With the conversation spinning so far away from truth, no wonder married Christian women are reading erotica to "spice up their love life." Or the Christian unmarried couple is pushing the envelop with that not-so-innocent goodnight kiss. Or the single woman who loves Christ is asking how she can express herself sexually. Many are watching TV programs wrought with sexual humor. Many times I have justified sin like this because it's "not as bad" as other stuff out there. Nancy Leigh DeMoss and Mary Kassian point to a Scripture that we all need when that kind of thinking creeps in to our minds.
Not Even a Hint!
- Do we hint at sexual sin when we pull out the low-cut blouse knowing it will turn heads?
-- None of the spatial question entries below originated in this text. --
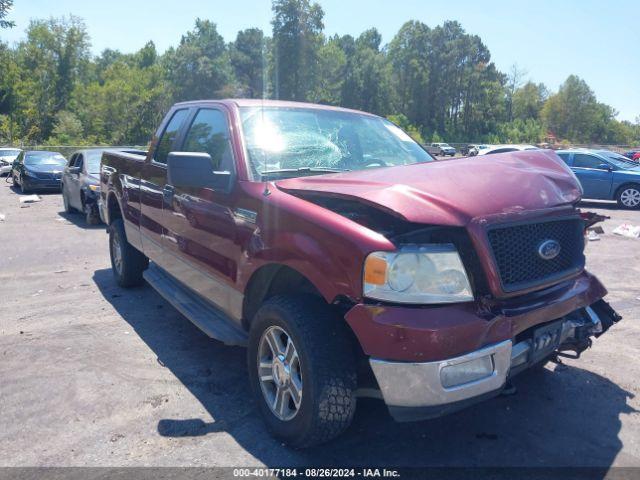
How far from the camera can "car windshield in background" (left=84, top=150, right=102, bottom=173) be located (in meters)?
12.0

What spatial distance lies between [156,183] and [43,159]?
1603 cm

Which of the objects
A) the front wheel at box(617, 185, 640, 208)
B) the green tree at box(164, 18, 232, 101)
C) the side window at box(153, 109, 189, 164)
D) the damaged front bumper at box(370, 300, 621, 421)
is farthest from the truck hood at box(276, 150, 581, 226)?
the green tree at box(164, 18, 232, 101)

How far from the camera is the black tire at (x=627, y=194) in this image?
15062mm

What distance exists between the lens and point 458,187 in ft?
9.84

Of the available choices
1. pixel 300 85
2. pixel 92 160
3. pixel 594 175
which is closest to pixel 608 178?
pixel 594 175

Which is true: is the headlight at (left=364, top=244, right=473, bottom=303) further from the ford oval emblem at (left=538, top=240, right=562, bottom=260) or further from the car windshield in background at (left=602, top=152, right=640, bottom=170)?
the car windshield in background at (left=602, top=152, right=640, bottom=170)

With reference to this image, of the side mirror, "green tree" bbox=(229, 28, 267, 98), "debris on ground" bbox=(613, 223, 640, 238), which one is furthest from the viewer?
"green tree" bbox=(229, 28, 267, 98)

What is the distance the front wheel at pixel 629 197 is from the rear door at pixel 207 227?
1404 centimetres

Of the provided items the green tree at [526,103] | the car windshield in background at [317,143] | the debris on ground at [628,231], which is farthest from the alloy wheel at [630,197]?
the green tree at [526,103]

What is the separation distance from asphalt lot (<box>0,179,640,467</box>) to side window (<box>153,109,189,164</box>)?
1617mm

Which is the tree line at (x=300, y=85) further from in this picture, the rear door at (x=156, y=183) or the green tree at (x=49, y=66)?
the rear door at (x=156, y=183)

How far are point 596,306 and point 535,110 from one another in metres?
99.1

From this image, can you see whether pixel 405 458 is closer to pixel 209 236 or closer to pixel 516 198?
pixel 516 198

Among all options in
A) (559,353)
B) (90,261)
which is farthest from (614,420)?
(90,261)
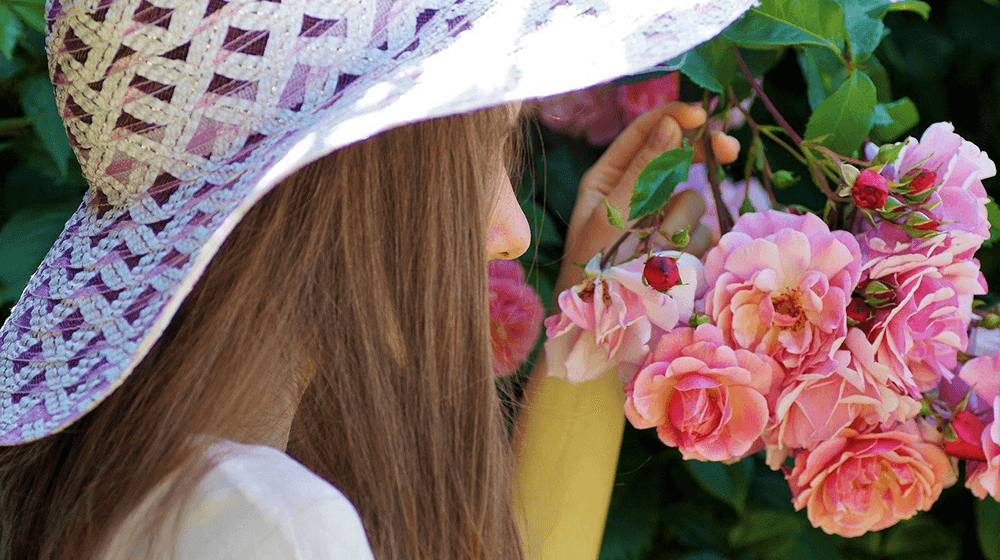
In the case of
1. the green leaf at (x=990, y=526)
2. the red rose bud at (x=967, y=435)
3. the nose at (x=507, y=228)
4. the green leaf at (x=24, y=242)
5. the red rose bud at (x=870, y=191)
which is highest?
the green leaf at (x=24, y=242)

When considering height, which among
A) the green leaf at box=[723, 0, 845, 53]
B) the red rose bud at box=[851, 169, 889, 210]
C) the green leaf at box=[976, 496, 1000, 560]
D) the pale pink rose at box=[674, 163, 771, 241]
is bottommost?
the green leaf at box=[976, 496, 1000, 560]

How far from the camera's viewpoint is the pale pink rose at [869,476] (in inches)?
33.3

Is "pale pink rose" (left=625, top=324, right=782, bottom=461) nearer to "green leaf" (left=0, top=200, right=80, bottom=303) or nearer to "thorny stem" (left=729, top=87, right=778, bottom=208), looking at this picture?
"thorny stem" (left=729, top=87, right=778, bottom=208)

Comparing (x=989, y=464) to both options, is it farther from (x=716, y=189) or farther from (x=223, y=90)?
(x=223, y=90)

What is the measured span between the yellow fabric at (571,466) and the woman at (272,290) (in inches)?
8.4

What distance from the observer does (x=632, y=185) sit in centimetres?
104

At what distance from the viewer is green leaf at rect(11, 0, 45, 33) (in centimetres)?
102

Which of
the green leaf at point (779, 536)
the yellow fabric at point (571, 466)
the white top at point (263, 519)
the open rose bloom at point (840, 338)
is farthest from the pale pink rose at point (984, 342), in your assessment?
the white top at point (263, 519)

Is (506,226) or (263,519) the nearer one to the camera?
(263,519)

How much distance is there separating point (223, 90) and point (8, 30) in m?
0.45

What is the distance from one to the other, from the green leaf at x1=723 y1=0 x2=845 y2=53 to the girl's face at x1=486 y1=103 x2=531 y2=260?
244mm

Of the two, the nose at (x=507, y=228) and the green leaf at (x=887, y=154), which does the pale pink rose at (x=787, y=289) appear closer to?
the green leaf at (x=887, y=154)

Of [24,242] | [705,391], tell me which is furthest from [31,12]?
[705,391]

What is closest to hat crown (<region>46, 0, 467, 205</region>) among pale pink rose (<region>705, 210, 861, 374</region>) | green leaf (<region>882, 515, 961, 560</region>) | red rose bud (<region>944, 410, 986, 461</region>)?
pale pink rose (<region>705, 210, 861, 374</region>)
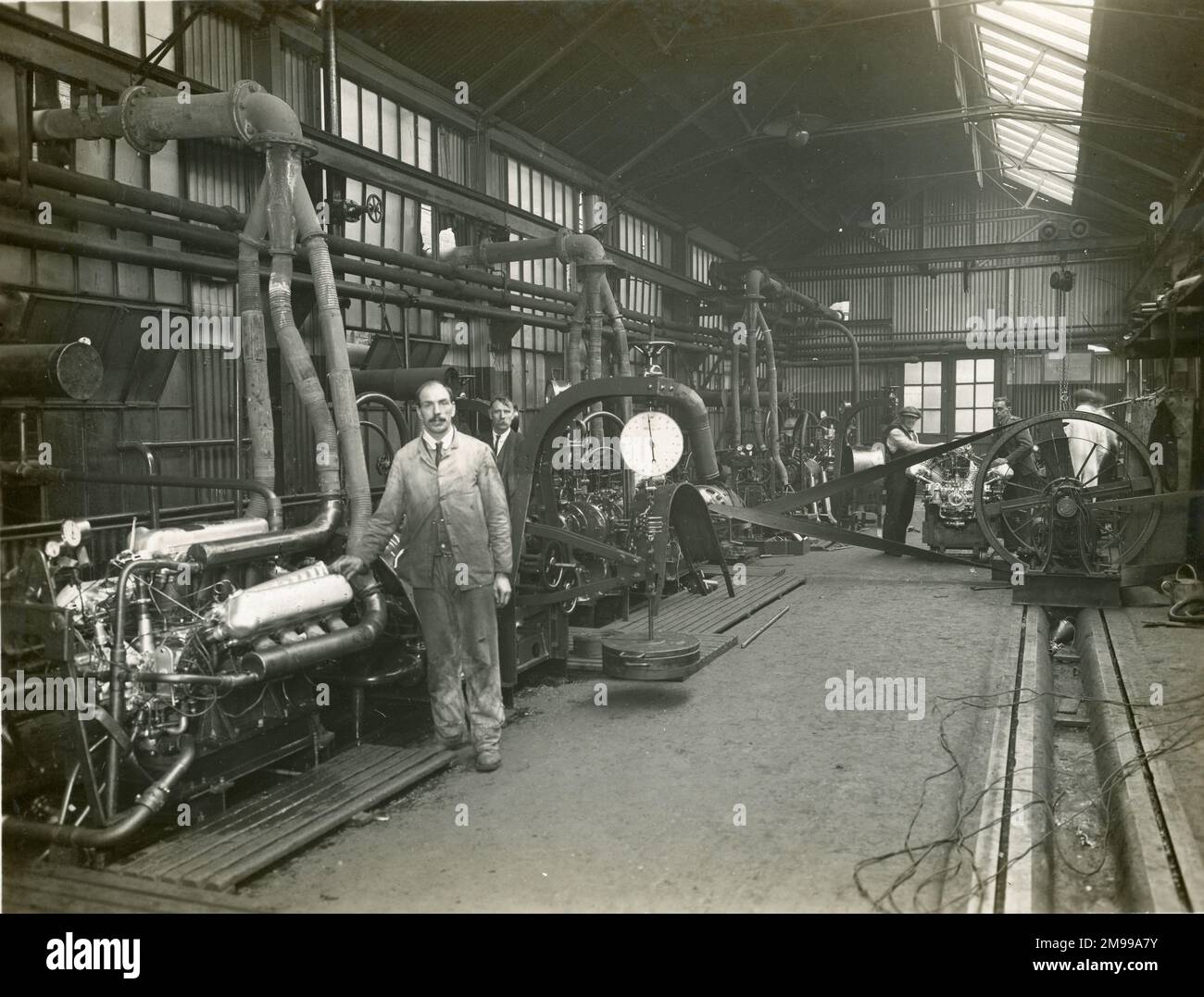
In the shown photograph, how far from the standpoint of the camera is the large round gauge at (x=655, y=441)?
6.82m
- Do we hint at sexual sin when we laugh yet again at a sexual innuendo on a popular sitcom?
- Do we hint at sexual sin when we glance through mildly sensual photos online?
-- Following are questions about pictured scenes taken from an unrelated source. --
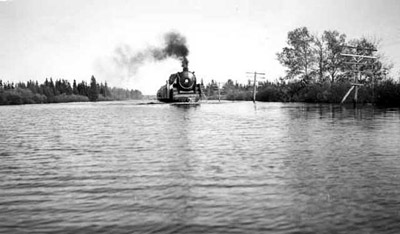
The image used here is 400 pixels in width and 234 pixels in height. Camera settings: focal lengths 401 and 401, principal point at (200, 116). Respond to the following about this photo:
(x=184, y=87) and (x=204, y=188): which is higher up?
(x=184, y=87)

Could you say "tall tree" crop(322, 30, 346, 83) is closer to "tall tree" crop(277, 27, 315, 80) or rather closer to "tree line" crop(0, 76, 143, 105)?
"tall tree" crop(277, 27, 315, 80)

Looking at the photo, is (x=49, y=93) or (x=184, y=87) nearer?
(x=184, y=87)

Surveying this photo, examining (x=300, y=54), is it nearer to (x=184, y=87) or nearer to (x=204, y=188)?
(x=184, y=87)

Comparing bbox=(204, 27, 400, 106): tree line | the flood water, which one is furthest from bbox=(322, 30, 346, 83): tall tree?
the flood water

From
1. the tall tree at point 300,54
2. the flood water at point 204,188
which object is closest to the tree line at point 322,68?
the tall tree at point 300,54

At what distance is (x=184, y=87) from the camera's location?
213 feet

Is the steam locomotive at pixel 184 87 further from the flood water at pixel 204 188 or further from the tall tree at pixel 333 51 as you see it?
the flood water at pixel 204 188

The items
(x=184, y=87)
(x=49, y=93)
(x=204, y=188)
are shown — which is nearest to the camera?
(x=204, y=188)

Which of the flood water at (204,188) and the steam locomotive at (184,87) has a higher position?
the steam locomotive at (184,87)

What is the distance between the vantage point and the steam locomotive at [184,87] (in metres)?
64.1

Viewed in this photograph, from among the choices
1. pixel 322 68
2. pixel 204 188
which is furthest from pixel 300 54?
pixel 204 188

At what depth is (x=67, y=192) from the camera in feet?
24.4

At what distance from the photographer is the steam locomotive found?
64.1 meters

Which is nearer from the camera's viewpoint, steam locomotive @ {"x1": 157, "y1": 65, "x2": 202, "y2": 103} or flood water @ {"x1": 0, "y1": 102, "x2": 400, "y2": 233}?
flood water @ {"x1": 0, "y1": 102, "x2": 400, "y2": 233}
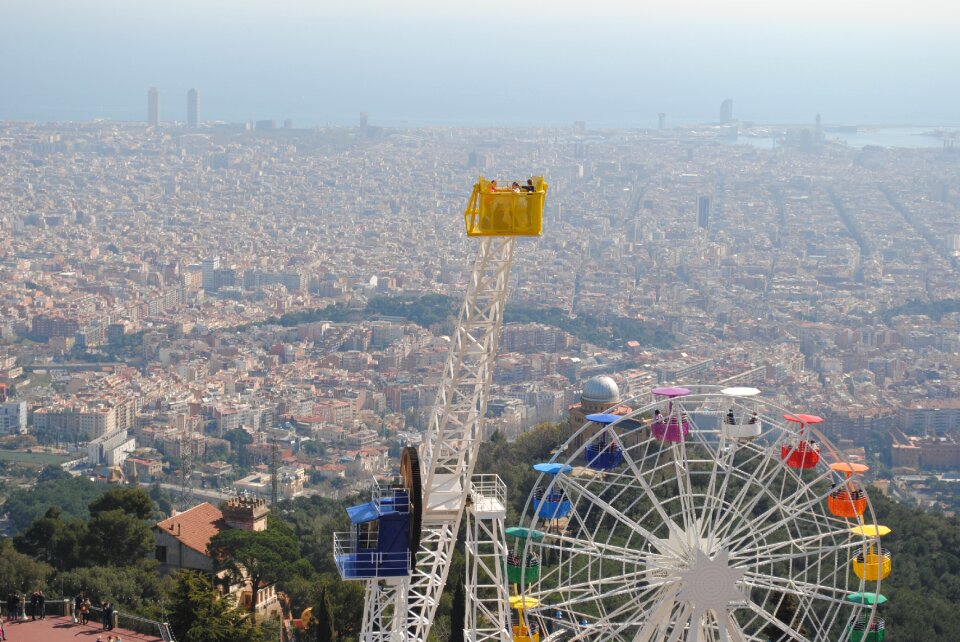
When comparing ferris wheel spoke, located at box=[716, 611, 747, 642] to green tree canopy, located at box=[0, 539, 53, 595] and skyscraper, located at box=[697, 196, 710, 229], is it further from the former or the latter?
skyscraper, located at box=[697, 196, 710, 229]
How are you possibly hinting at sexual sin?
Even a pre-marital kiss—while not a sin per se—can move in the wrong direction if we are not carefully guarding our minds. It's simple science.
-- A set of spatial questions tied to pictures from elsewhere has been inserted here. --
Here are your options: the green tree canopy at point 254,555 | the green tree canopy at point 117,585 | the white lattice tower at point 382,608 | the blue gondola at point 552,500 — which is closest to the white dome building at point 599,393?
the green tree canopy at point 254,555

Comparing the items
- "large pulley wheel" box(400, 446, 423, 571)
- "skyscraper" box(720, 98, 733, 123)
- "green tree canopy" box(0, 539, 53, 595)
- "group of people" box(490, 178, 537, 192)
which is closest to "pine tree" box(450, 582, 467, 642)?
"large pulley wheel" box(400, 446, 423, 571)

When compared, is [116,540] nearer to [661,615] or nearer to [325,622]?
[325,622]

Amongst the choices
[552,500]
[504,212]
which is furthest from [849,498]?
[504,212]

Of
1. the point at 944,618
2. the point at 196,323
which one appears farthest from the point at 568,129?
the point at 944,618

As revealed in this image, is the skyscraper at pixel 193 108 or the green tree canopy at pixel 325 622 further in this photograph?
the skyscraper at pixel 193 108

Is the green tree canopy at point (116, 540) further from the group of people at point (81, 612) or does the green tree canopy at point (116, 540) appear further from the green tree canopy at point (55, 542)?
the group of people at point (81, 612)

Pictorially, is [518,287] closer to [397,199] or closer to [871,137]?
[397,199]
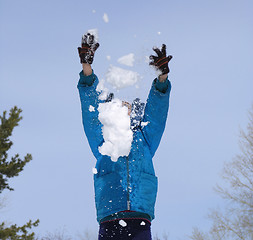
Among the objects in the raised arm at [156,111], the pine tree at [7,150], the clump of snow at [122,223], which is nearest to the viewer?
the clump of snow at [122,223]

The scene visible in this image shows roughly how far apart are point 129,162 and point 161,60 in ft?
2.94

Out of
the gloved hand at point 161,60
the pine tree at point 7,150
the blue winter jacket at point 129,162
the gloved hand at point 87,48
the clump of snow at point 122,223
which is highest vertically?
the pine tree at point 7,150

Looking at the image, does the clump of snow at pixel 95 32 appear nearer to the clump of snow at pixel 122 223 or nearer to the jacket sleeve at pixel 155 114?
the jacket sleeve at pixel 155 114

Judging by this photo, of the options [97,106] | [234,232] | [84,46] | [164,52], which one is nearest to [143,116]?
[97,106]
- Saliva contains testosterone, which increases sexual arousal.
- Researchers believe that a man can subconsciously measure estrogen levels, increasing his sexual desire.
- The body's Autonomic Nervous System, the system that controls sexual response, is heightened by a kiss. This system is not controlled by your mental faculties, but by your physical experiences. Desire can begin to control you whether or not you would chose for it to.
Our sexual desires are strong. You can get carried away in the current of it before you know it. Considering all that's at stake, stick to a "brotherly kiss" that the apostle Paul would be proud of.
Is there a better way to respond to sexuality and the topic of it? Yes, and it's mentioned in the verses Nancy and Mary reference in the video above. Take a peek at the verse again here.
But among you there must not be even a hint of sexual immorality, or of any kind of impurity, or of greed, because these are improper for God's holy people. Nor should there be obscenity, foolish talk or coarse joking, which are out of place, but rather thanksgiving. For of this you can be sure: No immoral, impure or greedy person—such a person is an idolater—has any inheritance in the kingdom of Christ and of God (Eph. 5:3–5, italics added for emphasis).
Our conversation about sexuality should not be hinted with sexual humor and innuendo. Instead, we should be so overwhelmed with the truth of this beautiful gift of sexuality that our conversation is fueled by gratitude.
Take a moment today and ask the Lord to reveal to you how you have hinted at sexual sin, if any. Then, ask him to reveal to you how he would have your heart be speaking the language of gratitude for sexuality with all its tender boundaries and protective guidelines.